Generate Named Token
# Generate token with descriptive name
qovery token --name "CI/CD Pipeline Token"
Using API Tokens
In CI/CD Pipelines
# GitHub Actions
env:
QOVERY_CLI_ACCESS_TOKEN: ${{ secrets . QOVERY_TOKEN } }
# GitLab CI
variables:
QOVERY_CLI_ACCESS_TOKEN: $CI_QOVERY_TOKEN
# CircleCI
environment:
QOVERY_CLI_ACCESS_TOKEN: ${ QOVERY_TOKEN }
In Scripts
#!/bin/bash
# Set token as environment variable
export QOVERY_CLI_ACCESS_TOKEN = "qov_abc123def456..."
# Authenticate
qovery auth
# Run commands
qovery application deploy --application "my-app"
In Local Development
# Add to your shell profile (~/.bashrc, ~/.zshrc)

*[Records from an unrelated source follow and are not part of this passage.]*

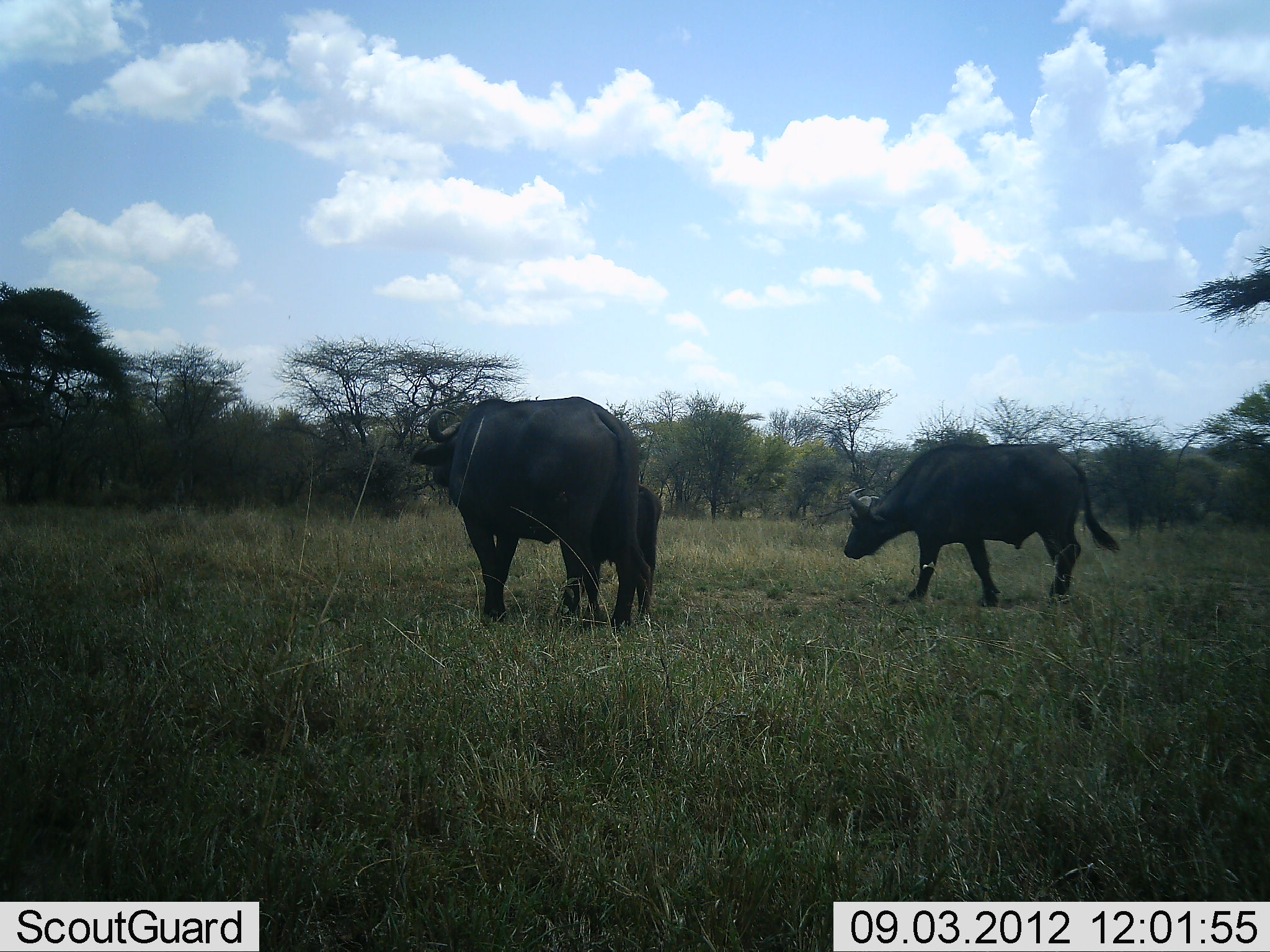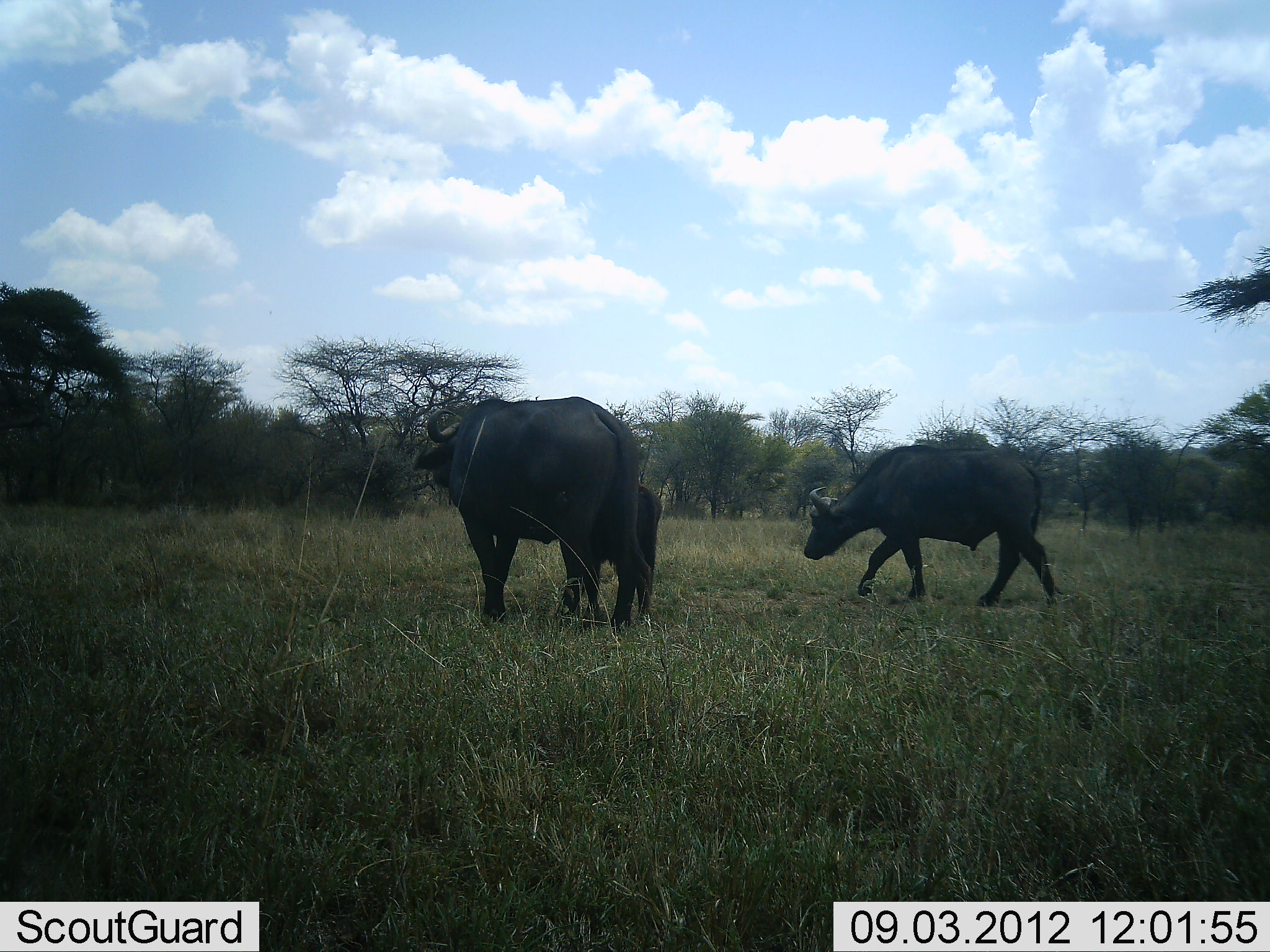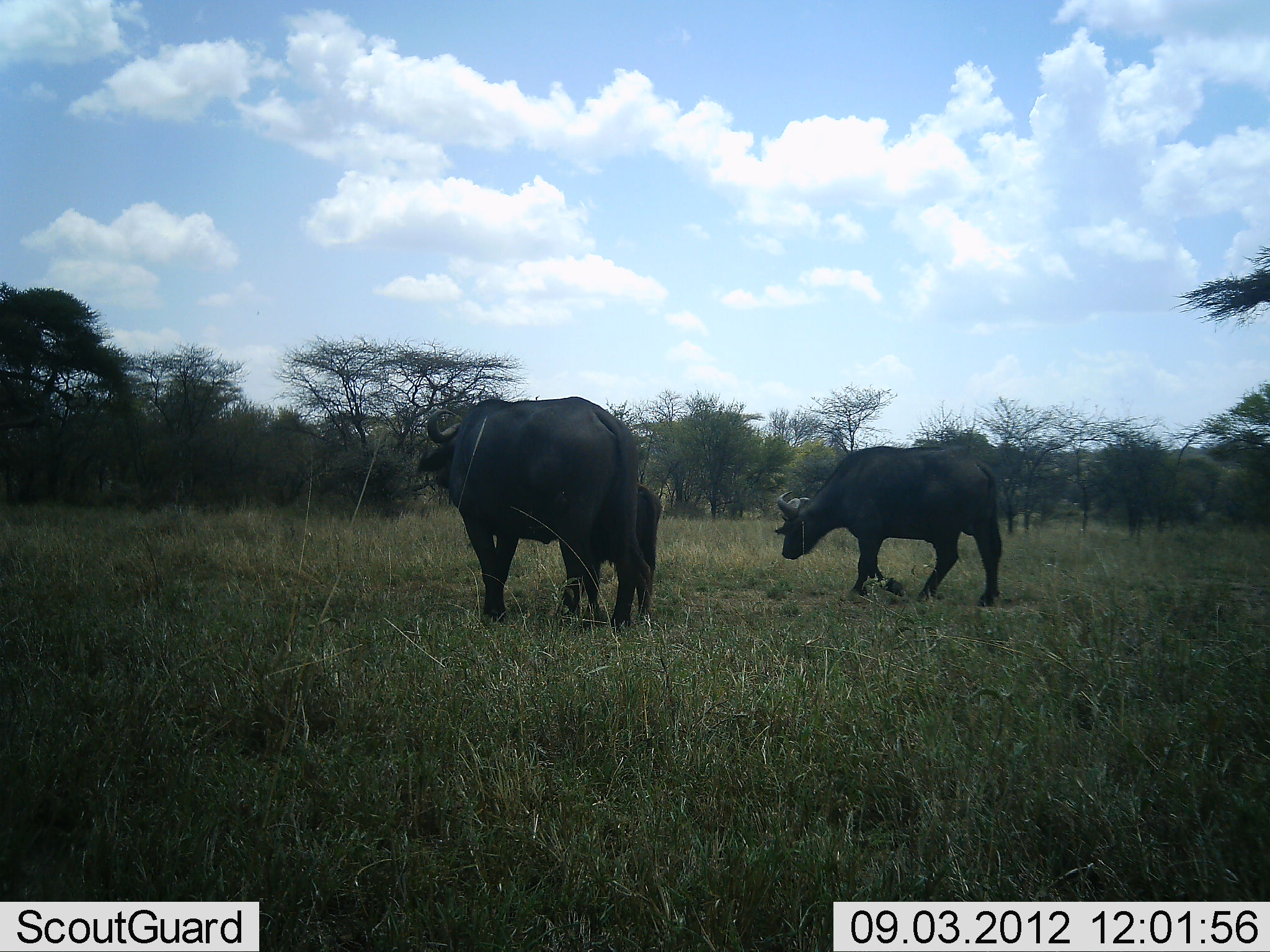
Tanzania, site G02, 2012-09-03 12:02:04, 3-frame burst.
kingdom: Animalia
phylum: Chordata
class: Mammalia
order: Artiodactyla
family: Bovidae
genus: Syncerus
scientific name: Syncerus caffer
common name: cape buffalo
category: buffalo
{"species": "buffalo (cape buffalo) (Syncerus caffer)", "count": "3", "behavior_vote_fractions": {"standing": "80%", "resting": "0%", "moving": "100%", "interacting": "10%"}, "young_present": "100%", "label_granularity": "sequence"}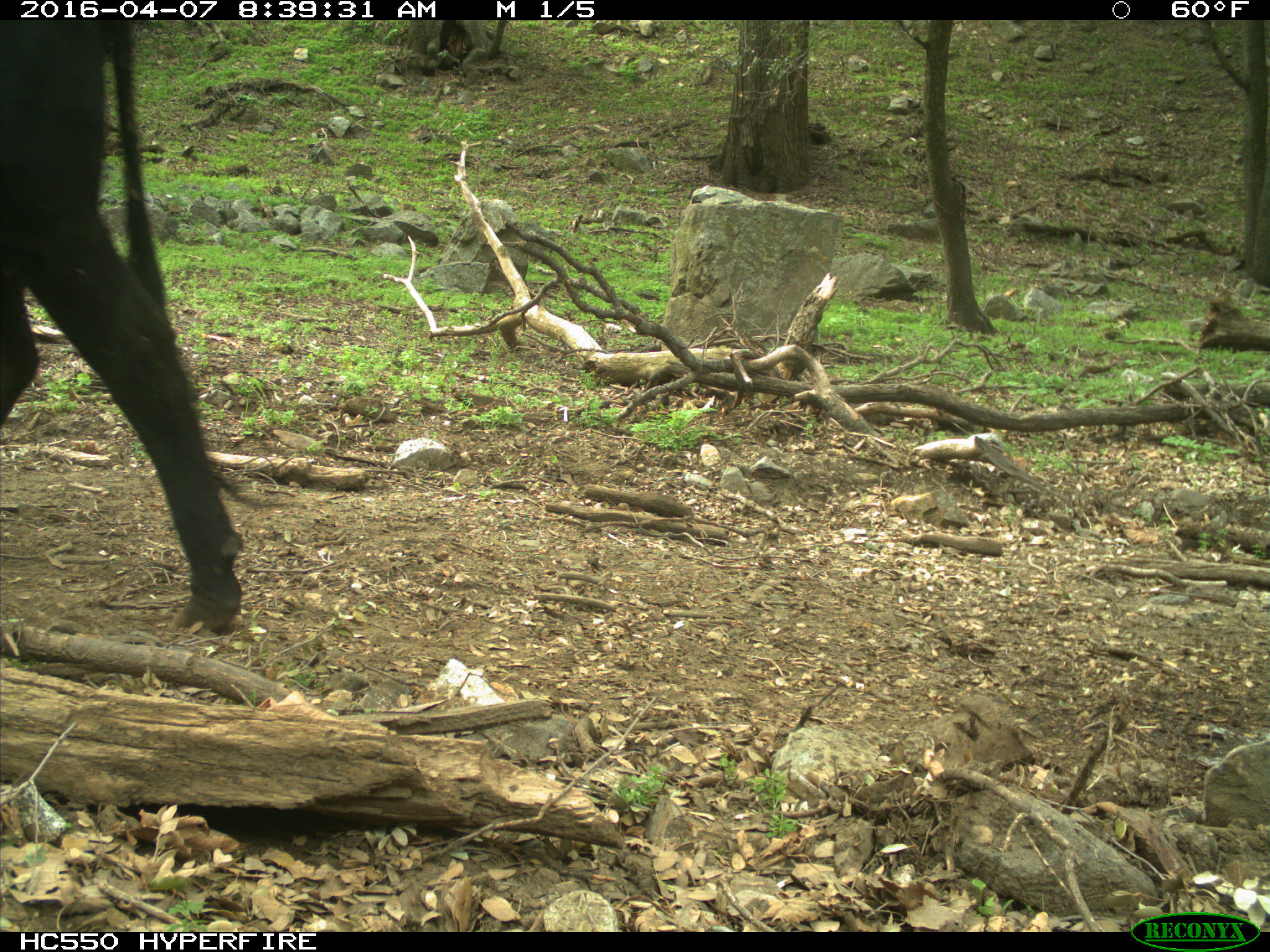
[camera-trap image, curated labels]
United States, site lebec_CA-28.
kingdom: Animalia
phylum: Chordata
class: Mammalia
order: Artiodactyla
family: Bovidae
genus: Bos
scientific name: Bos taurus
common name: domestic cow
Bos taurus (domestic cow).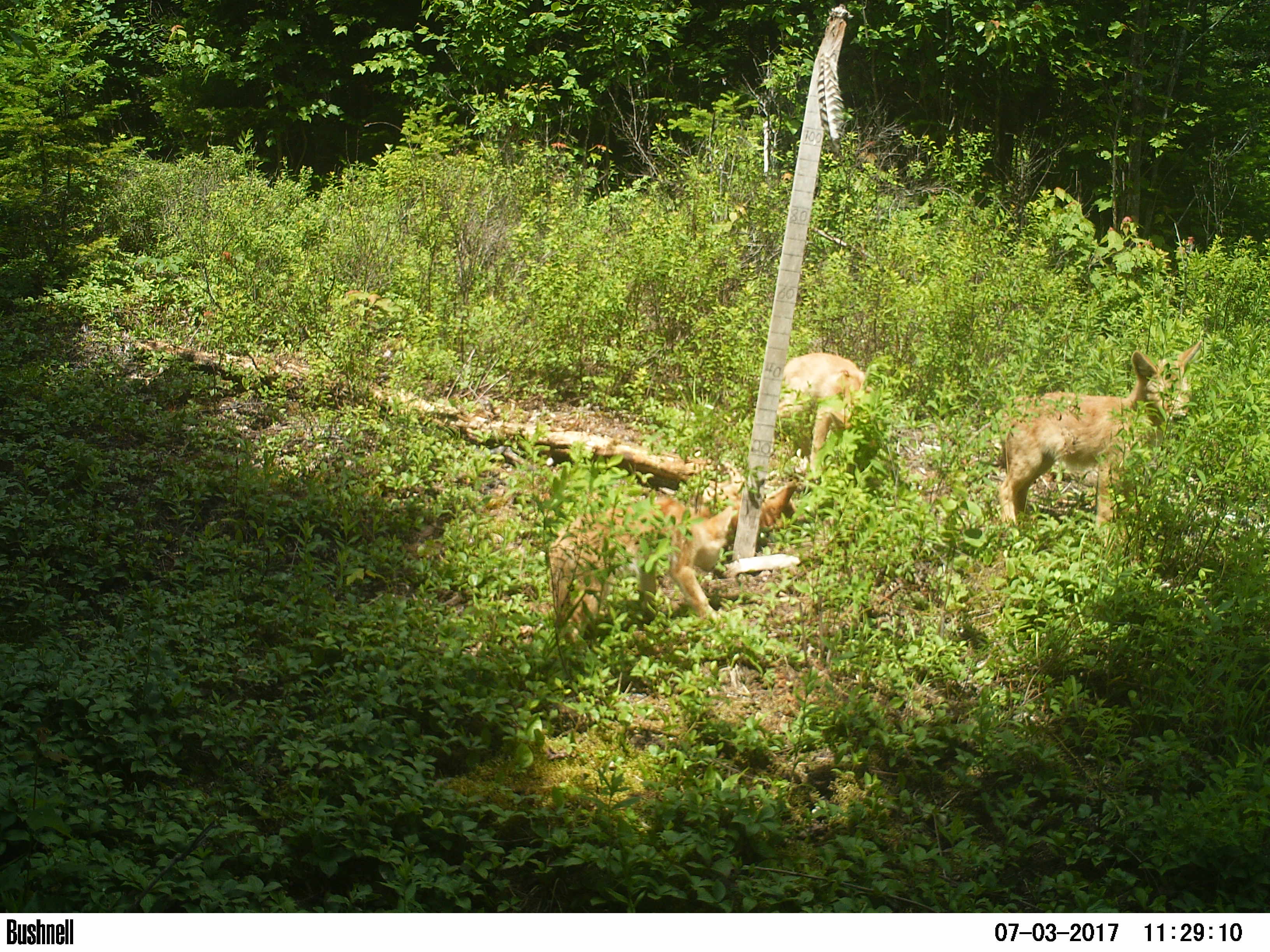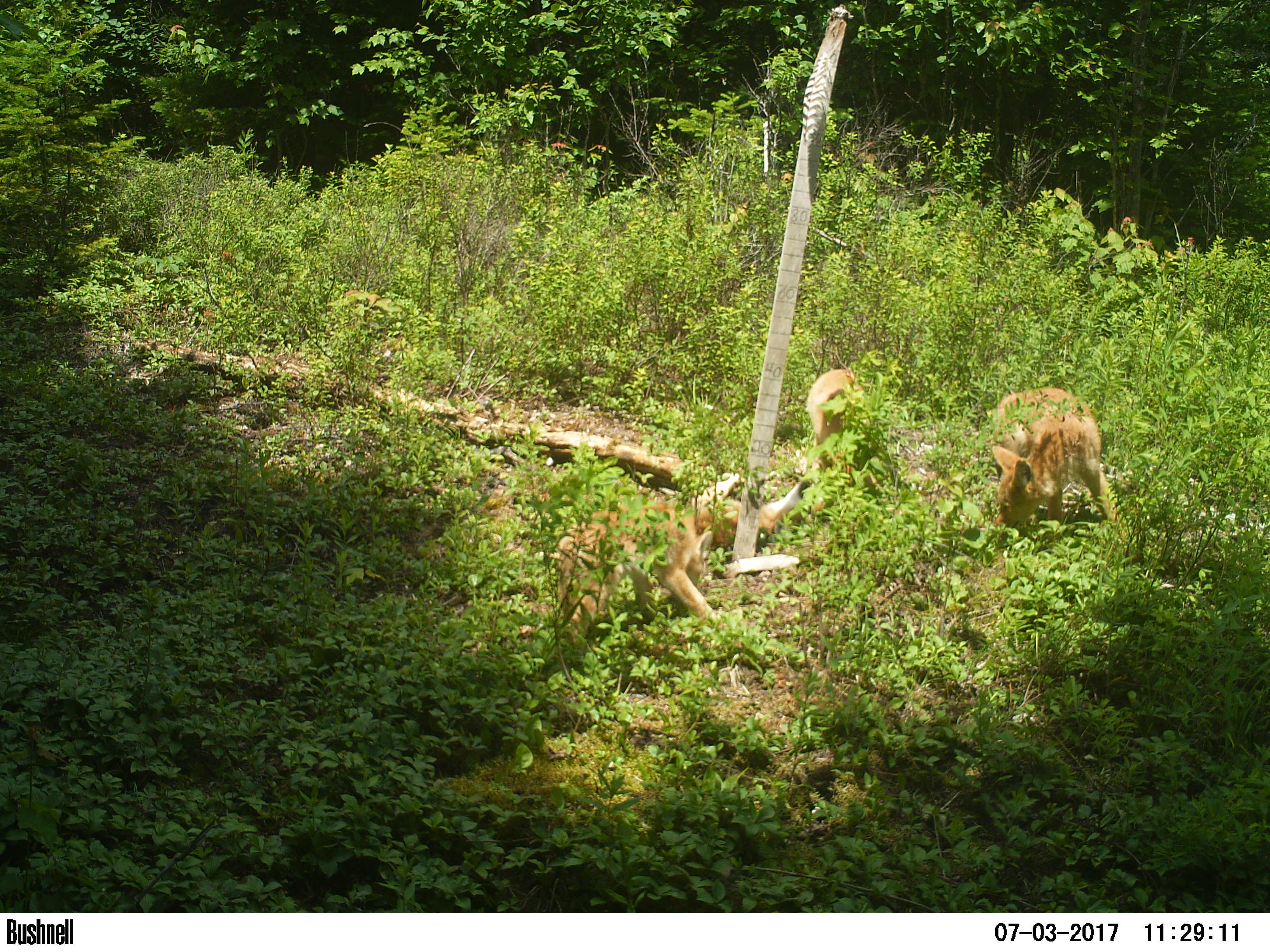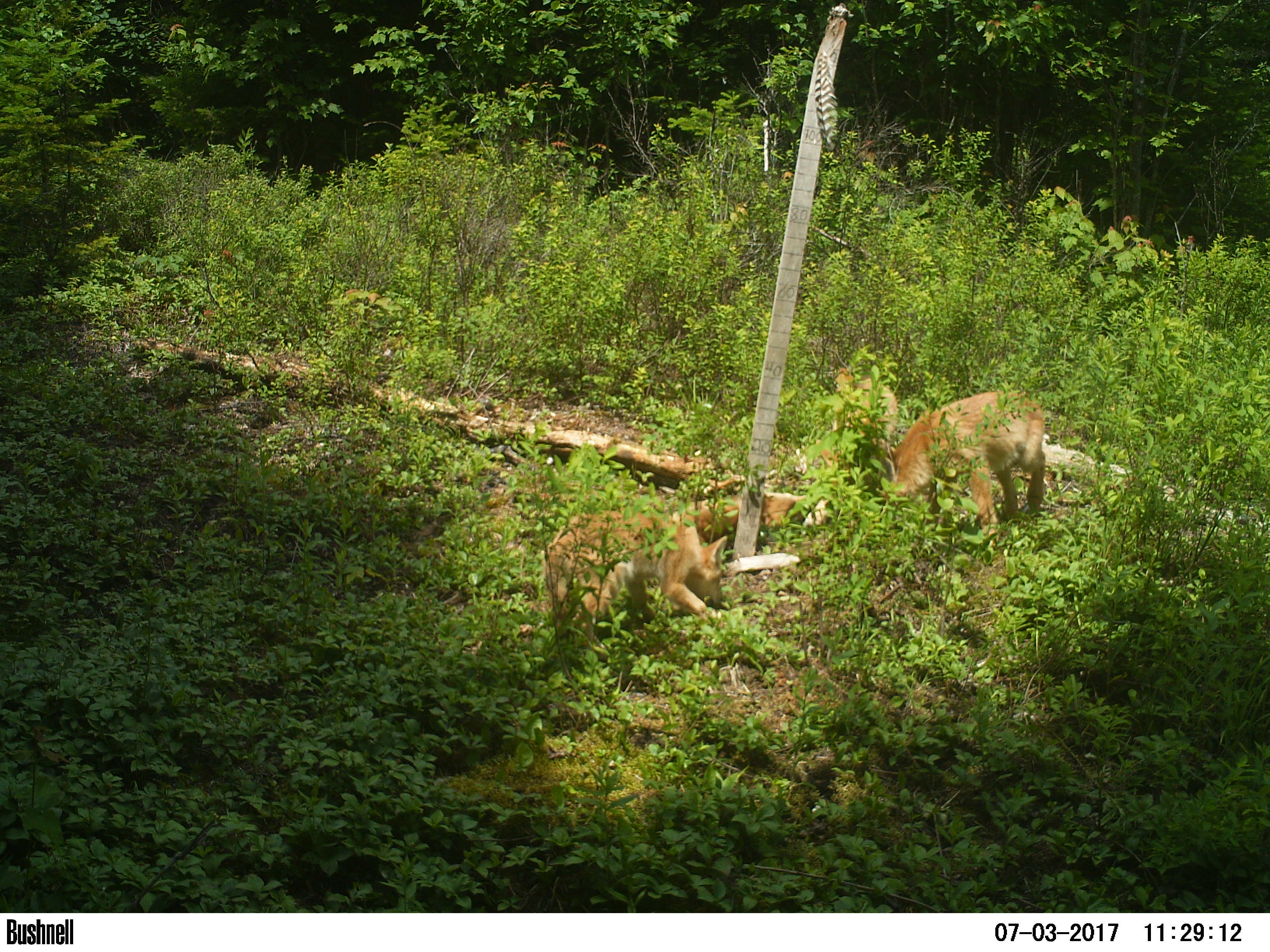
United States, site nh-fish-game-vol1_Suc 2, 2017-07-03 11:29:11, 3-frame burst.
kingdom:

export QOVERY_CLI_ACCESS_TOKEN = "qov_abc123def456..."
# Or create a .env file
echo "QOVERY_CLI_ACCESS_TOKEN=qov_abc123def456..." > .env
source .env
Security Best Practices
Never commit API tokens to version control. Always use secrets management:
GitHub Actions: Use secrets
GitLab CI: Use CI/CD variables
CircleCI: Use environment variables
Local: Use environment variables or secure vaults
Do:
Store tokens in CI/CD secret management
Use environment variables
Use secure vaults (AWS Secrets Manager, HashiCorp Vault)
Rotate tokens regularly
Don’t:
Commit tokens to Git
Share tokens in plain text
Use the same token across multiple systems
Store tokens in application code
Regularly rotate API tokens for security: # 1. Generate new token
qovery token --name "New Token"
# 2. Update CI/CD secrets with new token
# 3. Revoke old token in Qovery Console
Generate separate tokens for different purposes: # Production deployments
qovery token --name "Production CI/CD"
# Staging deployments
qovery token --name "Staging CI/CD"
# Read-only monitoring
qovery token --name "Monitoring Read-Only"
Managing Tokens
Tokens can be managed in the Qovery Console:
Go to Settings → API Tokens
View all active tokens
Revoke tokens that are no longer needed
Set expiration dates for tokens
Token Permissions
API tokens inherit permissions from your user account:
Full Access - Can perform all operations you can perform
Scoped to Organization - Token permissions apply to specific organization
Audit Trail - All token actions are logged
Examples by Use Case
CI/CD Deployment
# .github/workflows/deploy.yml
name : Deploy to Qovery
on :
push :
branches : [ main ]
jobs :
deploy :
runs-on : ubuntu-latest
steps :
- uses : actions/checkout@v2
- name : Install Qovery CLI
run : curl -s https://get.qovery.com | bash
- name : Deploy Application
env :
QOVERY_CLI_ACCESS_TOKEN : ${{ secrets.QOVERY_TOKEN }}
run : |
qovery auth
qovery application deploy --application "my-app"
Automated Monitoring Script
#!/bin/bash
# monitor.sh
export QOVERY_CLI_ACCESS_TOKEN = "${ QOVERY_MONITORING_TOKEN }"
qovery auth
# Get status of all services
qovery status --format json > status.json
# Check for errors
if jq -e '.services[] | select(.status == "ERROR")' status.json > /dev/null ; then
echo "ERROR: Services with errors detected"
# Send alert
fi
Tips
Generate separate tokens for different environments (production, staging, development) to limit blast radius if a token is compromised.
Use descriptive names when generating tokens to easily identify their purpose later.